## Exercise aim
Rewrite the data from the line with "Jonathan Y Derya" up to and including the line with "3/$10 vintage purple", changing "necklace" to "bracelet" and leaving everything else the same. Don't include the pictures in your answer.

## Available records
● ● ●

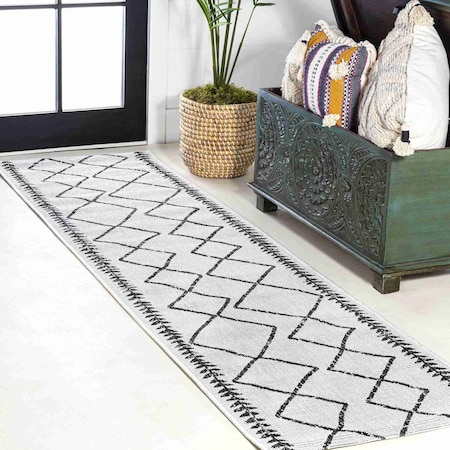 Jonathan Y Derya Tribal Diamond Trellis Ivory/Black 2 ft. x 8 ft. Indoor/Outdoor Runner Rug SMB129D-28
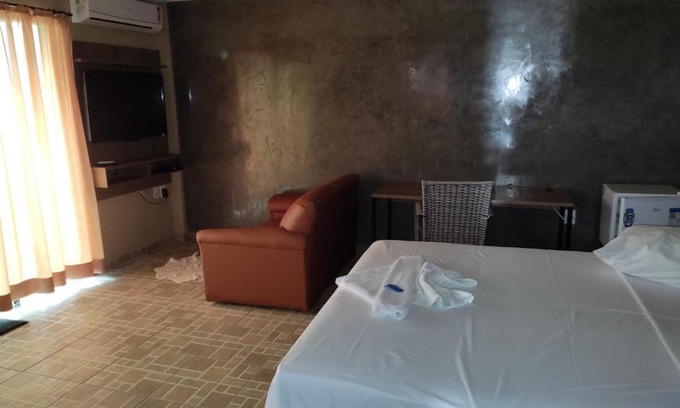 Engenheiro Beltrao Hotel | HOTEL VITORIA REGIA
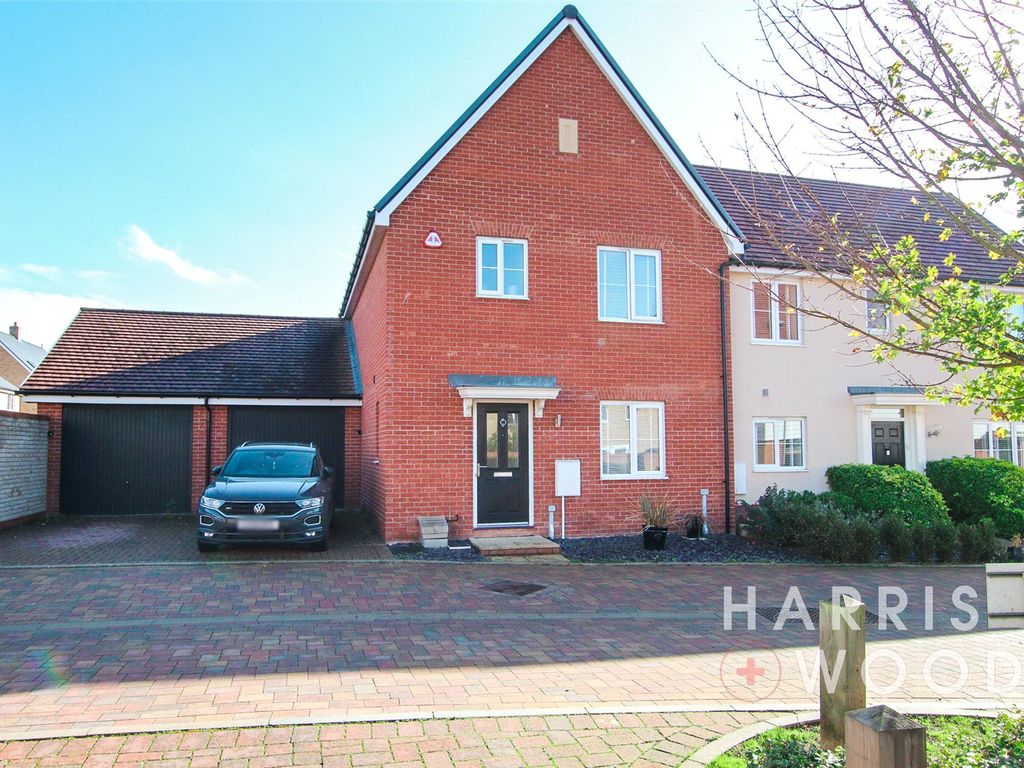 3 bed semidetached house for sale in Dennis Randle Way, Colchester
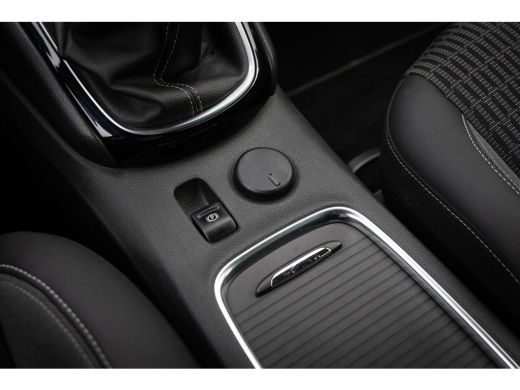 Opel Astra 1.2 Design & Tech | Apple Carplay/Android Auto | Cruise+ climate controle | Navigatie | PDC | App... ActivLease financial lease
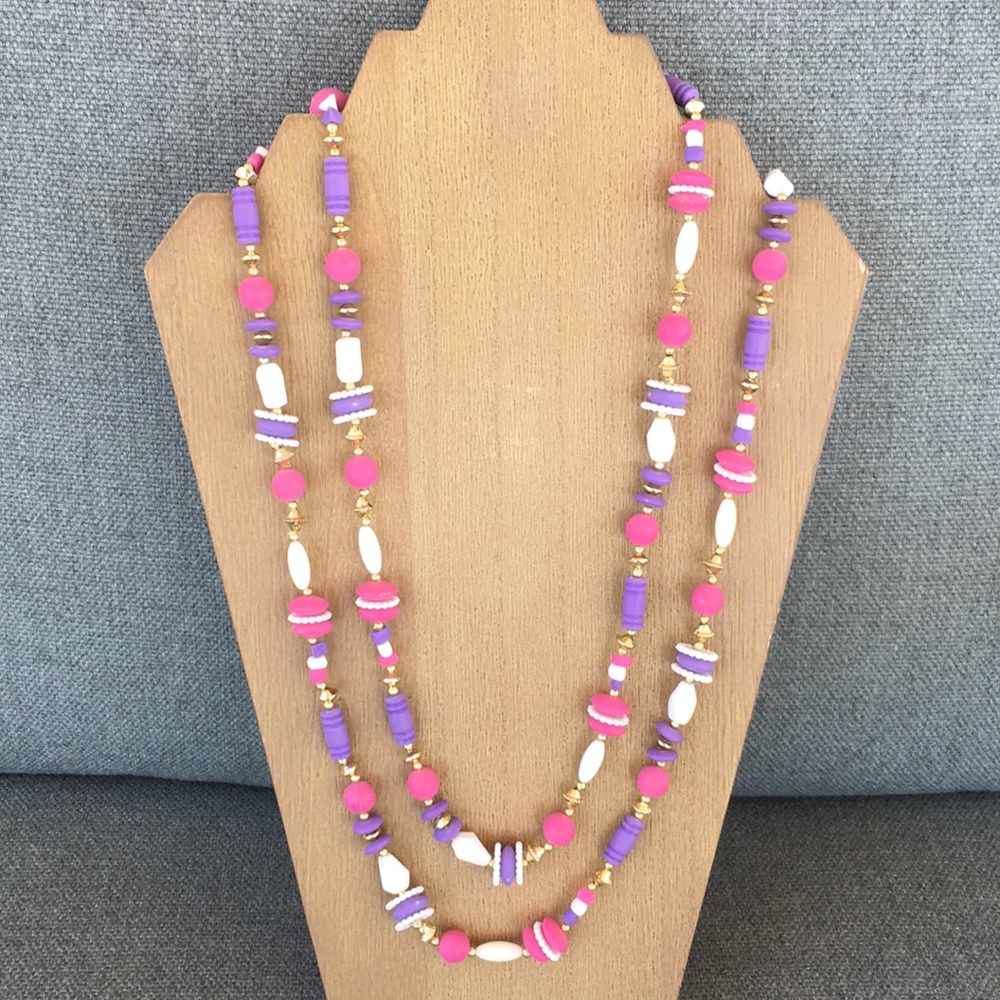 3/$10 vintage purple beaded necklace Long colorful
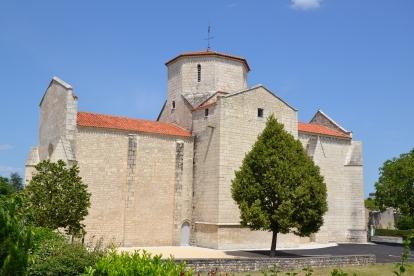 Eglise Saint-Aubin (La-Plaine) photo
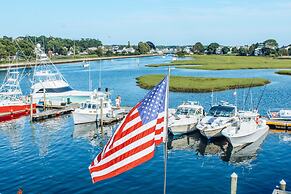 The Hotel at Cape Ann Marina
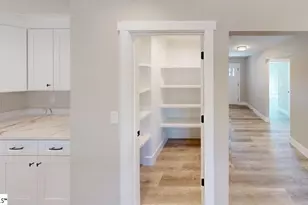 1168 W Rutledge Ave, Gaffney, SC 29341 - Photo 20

● ● ●

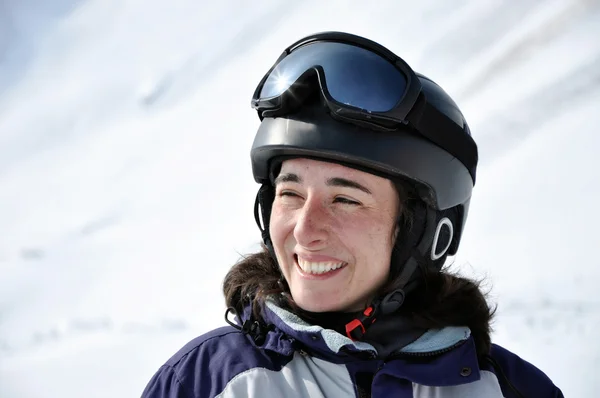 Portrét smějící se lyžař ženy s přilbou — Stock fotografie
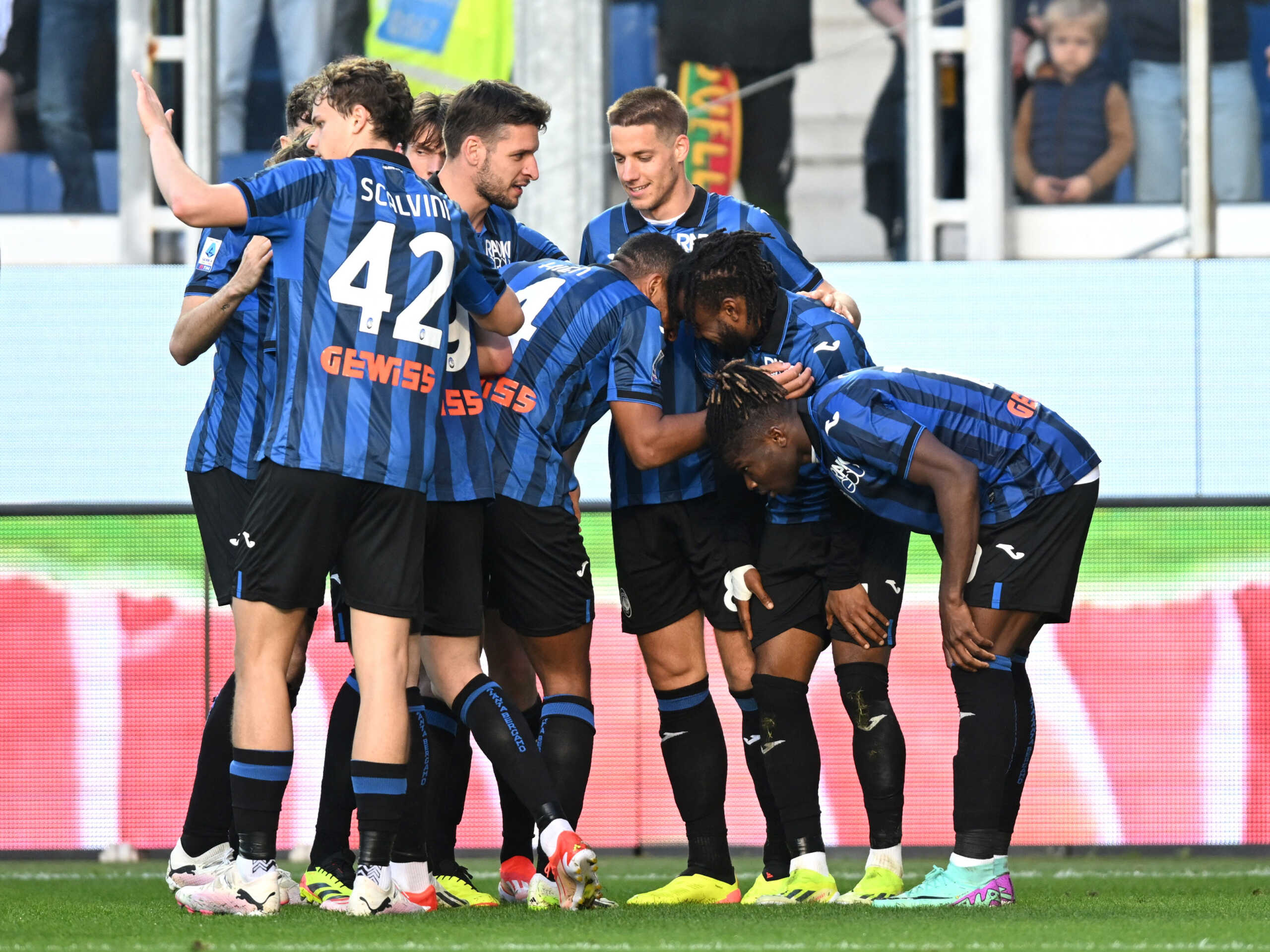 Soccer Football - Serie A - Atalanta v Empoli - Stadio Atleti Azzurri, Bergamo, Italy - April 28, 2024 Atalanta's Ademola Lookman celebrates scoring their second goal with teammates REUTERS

● ● ●

## Your response
 Jonathan Y Derya Tribal Diamond Trellis Ivory/Black 2 ft. x 8 ft. Indoor/Outdoor Runner Rug SMB129D-28
 Engenheiro Beltrao Hotel | HOTEL VITORIA REGIA
 3 bed semidetached house for sale in Dennis Randle Way, Colchester
 Opel Astra 1.2 Design & Tech | Apple Carplay/Android Auto | Cruise+ climate controle | Navigatie | PDC | App... ActivLease financial lease
 3/$10 vintage purple beaded bracelet Long colorful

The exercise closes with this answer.